Dennoch beruhte der Aufbruch des politischen Antirassismus 1999 nicht zuletzt auf einer diskursiven Fokussierungsleistung, die freilich abseits der Mainstreammedien vollzogen wurde. Die Zusammenführung der linken und politisierten migrantischen Zusammenhänge wurde zu diesem Zeitpunkt durch die Verbreitung des internet möglich. Alternative Kommunikationskanäle und Medien werden für die Verbreitung des politischen Antirassismus auch weiterhin eine entscheidende Rolle spielen. Ein wesentliches Credo des politischen Antirassismus ist es, dass Gegenmacht nicht via Dialog mit den hegemonialen Kräften aufgebaut wird, sondern sich nur im Rahmen eines relativ selbständigen empowerment-Prozesses entwickeln kann.

Zum empowerment gehört auch, dass der politische Antirassismus beginnt, seine Wurzeln über die 1990er Jahre hinaus zurückzuverfolgen und zu dokumentieren, um den eigenen Platz in der Geschichte der politischen Kämpfe einzunehmen. Das Büro für ungewöhnliche Maßnahmen (BUM) hat es fertiggebracht, dass diese Aufgabe von BMWA und Europäischer Kommission im Rahmen der Gemeinschaftsinitiative EQUAL gefördert wird. In den kommenden 2 Jahren soll ein virtuelles antirassistisches Archiv aufgebaut werden.

Zur Aufgabe
Führe den Text über den politischen Antirassismus im Anschluss an seinen letzten Satz weiter.

(Gespeicherte Daten)

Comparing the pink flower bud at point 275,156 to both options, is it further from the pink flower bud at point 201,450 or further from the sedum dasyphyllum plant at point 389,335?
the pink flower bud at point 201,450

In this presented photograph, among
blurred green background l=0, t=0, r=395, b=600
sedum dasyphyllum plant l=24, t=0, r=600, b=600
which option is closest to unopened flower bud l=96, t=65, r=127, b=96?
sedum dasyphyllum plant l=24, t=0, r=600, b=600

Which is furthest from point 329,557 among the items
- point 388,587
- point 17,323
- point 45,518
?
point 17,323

Erwartete Ausgabe
Trotz solcher Projekte wird der politische Antirassismus noch auf absehbare Zeit ein diskursives Projekt mit losen Enden bleiben. Die Forderung nach offenen Grenzen muss weiter differenziert werden: Für wen und was sollen Grenzen offen sein bzw. neu gesetzt werden. Welche Rolle dabei noch das Gebilde des Staates in seiner klassischen oder in einer neuen Konzeption spielen kann, steht zur Debatte. Fest steht nur soviel: Das Recht auf Ausswandereung muss umgekehrt werden zu einem Recht auf Niederlassung – immer und überall.

Ljubomir Bratic und Andreas Görg
Büro für ungewöhnlichen Maßnahmen (BUM)


* Das BUM (benannt nach einer Idee von Christian Neugebauer) ist eine Organisationseinheit der Initiative Minderheiten im Rahmen der Entwicklungspartnerschaft "open up", die von Peregrina - Bildungs-, Beratungs- und Therapiezentrum für Immigrantinnen koordiniert und von BMWA und ESF gefördert wird.